What an exciting time! It’s an absolutely incredible milestone to witness, as this tiny little human being goes through the all the stages of babyhood, and graduates into toddlerhood, and begins to walk. One thing that is very important to remember though, is don’t rush your little one. And if you have a late walker, try not to worry. All kids are different, and there’s no reason to pressure them or get frustrated or worried if they haven’t taken their first wobbly steps by their first birthday. Genetics is definitely a factor. If you or your spouse were early walkers, or late walkers, chances are your baby will follow in your footsteps. …But there are a few things you can do to help them in this new challenge in their life!
- Provide your baby with a walker toy (or two!)
This is the exact one I used with my son. He loved it! Most walker toys have tons of little gadgets and things to play with that engage them in the toy, which is very helpful in aiding them in learning to walk. When choosing a walker toy, pick one that you think will interest them and entertain them. You’re baby can use it first to learn to pull themselves up to standing, and when they’re ready to take some steps, the ability to hold onto the toy helps them feel safe to try moving their feet.

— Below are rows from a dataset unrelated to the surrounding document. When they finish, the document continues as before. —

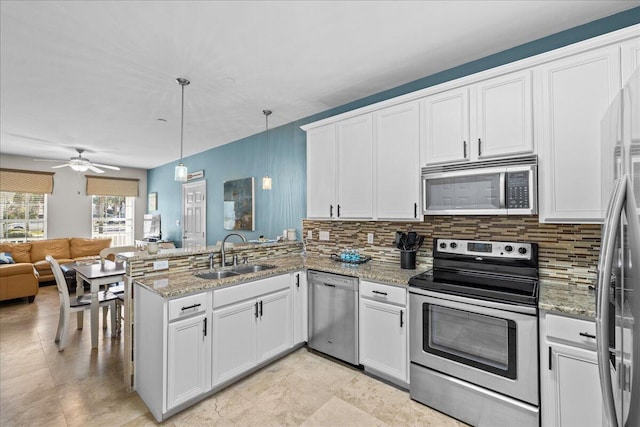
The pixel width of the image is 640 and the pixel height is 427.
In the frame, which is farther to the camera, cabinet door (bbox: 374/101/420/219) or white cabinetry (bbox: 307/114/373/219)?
white cabinetry (bbox: 307/114/373/219)

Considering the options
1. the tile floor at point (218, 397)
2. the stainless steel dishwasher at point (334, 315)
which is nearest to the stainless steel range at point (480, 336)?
the tile floor at point (218, 397)

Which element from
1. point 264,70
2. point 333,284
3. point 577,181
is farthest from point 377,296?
point 264,70

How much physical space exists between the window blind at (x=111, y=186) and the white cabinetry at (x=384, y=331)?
285 inches

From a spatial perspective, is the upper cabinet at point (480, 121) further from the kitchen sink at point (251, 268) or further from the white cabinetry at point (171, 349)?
the white cabinetry at point (171, 349)

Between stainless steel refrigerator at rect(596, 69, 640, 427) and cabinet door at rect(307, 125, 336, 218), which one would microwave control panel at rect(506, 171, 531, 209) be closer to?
stainless steel refrigerator at rect(596, 69, 640, 427)

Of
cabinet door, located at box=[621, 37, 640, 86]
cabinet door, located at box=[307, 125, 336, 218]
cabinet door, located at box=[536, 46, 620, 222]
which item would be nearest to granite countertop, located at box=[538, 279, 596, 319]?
cabinet door, located at box=[536, 46, 620, 222]

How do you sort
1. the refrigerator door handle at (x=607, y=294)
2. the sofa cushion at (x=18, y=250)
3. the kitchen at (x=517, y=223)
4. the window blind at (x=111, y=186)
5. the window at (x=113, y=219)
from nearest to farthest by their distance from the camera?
the refrigerator door handle at (x=607, y=294)
the kitchen at (x=517, y=223)
the sofa cushion at (x=18, y=250)
the window blind at (x=111, y=186)
the window at (x=113, y=219)

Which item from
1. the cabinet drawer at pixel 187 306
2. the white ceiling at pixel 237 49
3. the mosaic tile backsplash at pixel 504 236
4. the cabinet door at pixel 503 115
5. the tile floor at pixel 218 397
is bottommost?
the tile floor at pixel 218 397

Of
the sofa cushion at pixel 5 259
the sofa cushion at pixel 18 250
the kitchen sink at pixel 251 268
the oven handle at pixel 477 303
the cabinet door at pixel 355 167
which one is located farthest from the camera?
the sofa cushion at pixel 18 250

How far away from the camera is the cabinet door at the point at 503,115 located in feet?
6.50

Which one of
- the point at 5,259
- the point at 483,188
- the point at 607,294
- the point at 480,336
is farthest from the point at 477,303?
the point at 5,259

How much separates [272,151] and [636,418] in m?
4.13

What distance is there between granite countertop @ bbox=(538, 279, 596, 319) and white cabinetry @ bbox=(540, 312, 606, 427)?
54 millimetres

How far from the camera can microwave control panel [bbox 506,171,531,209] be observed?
1.93 meters
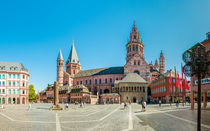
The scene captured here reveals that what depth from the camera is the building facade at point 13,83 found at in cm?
7362

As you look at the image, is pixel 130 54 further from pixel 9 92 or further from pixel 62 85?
pixel 9 92

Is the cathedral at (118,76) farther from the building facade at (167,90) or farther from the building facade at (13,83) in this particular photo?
the building facade at (13,83)

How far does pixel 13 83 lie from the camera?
75500mm

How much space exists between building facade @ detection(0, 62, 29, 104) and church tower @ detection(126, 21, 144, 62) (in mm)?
52493

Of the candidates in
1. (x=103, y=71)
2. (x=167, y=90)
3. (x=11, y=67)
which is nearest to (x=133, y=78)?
(x=167, y=90)

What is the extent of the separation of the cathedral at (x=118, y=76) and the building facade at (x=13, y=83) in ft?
87.0

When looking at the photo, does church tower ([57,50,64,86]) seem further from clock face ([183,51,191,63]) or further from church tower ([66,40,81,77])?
clock face ([183,51,191,63])

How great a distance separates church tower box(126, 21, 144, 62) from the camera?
4006 inches

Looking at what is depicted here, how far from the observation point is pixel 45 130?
46.0 feet

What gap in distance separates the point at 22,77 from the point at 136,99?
156ft

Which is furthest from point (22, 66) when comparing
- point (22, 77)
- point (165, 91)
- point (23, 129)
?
point (23, 129)

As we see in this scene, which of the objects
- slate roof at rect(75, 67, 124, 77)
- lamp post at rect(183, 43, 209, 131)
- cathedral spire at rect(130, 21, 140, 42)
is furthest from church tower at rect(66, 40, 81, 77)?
lamp post at rect(183, 43, 209, 131)

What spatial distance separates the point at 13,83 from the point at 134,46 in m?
61.0

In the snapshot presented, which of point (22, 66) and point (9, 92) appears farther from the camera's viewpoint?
point (22, 66)
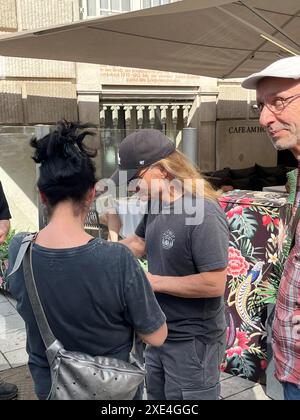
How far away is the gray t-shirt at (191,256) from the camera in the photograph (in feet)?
6.52

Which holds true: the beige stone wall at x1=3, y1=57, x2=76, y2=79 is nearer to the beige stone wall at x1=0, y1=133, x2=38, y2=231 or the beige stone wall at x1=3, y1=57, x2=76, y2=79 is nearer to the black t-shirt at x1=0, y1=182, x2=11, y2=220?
the beige stone wall at x1=0, y1=133, x2=38, y2=231

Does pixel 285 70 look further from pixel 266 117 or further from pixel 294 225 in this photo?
pixel 294 225

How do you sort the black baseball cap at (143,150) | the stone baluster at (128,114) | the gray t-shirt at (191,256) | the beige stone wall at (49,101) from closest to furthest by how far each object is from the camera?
the gray t-shirt at (191,256) → the black baseball cap at (143,150) → the beige stone wall at (49,101) → the stone baluster at (128,114)

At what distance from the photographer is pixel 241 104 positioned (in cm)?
906

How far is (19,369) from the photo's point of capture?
12.8 ft

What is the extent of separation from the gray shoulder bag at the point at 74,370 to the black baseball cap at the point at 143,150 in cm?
72

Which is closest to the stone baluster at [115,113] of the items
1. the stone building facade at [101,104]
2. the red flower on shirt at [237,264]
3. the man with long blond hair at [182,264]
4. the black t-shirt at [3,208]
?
the stone building facade at [101,104]

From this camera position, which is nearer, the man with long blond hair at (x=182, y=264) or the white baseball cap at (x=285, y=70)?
the white baseball cap at (x=285, y=70)

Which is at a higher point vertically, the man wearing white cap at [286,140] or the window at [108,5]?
the window at [108,5]

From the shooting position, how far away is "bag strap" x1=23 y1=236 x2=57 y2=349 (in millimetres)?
1541

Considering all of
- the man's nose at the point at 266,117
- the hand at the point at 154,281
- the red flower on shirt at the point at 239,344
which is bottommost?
the red flower on shirt at the point at 239,344

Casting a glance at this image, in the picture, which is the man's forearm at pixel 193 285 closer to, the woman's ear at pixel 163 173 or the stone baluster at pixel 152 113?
the woman's ear at pixel 163 173

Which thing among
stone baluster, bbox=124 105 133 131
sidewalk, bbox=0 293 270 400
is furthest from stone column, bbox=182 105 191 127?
sidewalk, bbox=0 293 270 400

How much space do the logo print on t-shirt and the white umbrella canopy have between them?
2.24 metres
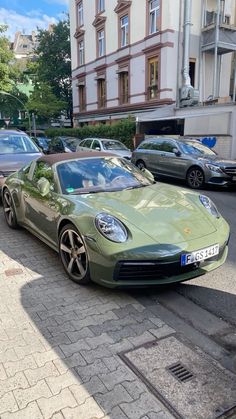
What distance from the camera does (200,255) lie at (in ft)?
11.2

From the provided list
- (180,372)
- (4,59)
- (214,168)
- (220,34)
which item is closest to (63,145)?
(214,168)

2. Help them strengthen their muscles
It takes some muscle development before a child can carry their weight around on two legs. As you would guess, developing the leg muscles are very important. But just as important, are the back muscles. Baby needs to have strength is her back in order to hold up her torso too! You can help your baby with getting stronger with simple activities that include reaching and grabbing. Having a mobile in the crib and a floor gym for baby to play with on the floor are excellent activities to strengthen back muscles.
3. Assist them
Help them by gently assisting them with their efforts. If your kiddo has got ahold of the handles and is trying to pull himself up and can’t quite do it yet, go ahead and give him a little boost! Eventually he’ll get it all by himself, but he’ll feel so big about his achievements (even if you helped!). And you’ll want to assist by holding his hand as he takes steps without the walker toy as well. Holding your hands makes him feel safe to keep trying, and helps him not be scared to fall.
4. Encouragement and Praise
Duh! Lol …Kids thrive on encouragement and praise. The more the better! Never too much I say! Just want to caution you though, not to pressure your little one. Again, all kids are different, and they know when they’re ready, and when they’re not yet. Just be easy and let it happen on their time. Just keep doing the things listed here to aid them and cheer them on, and they will take care of the rest! Good luck!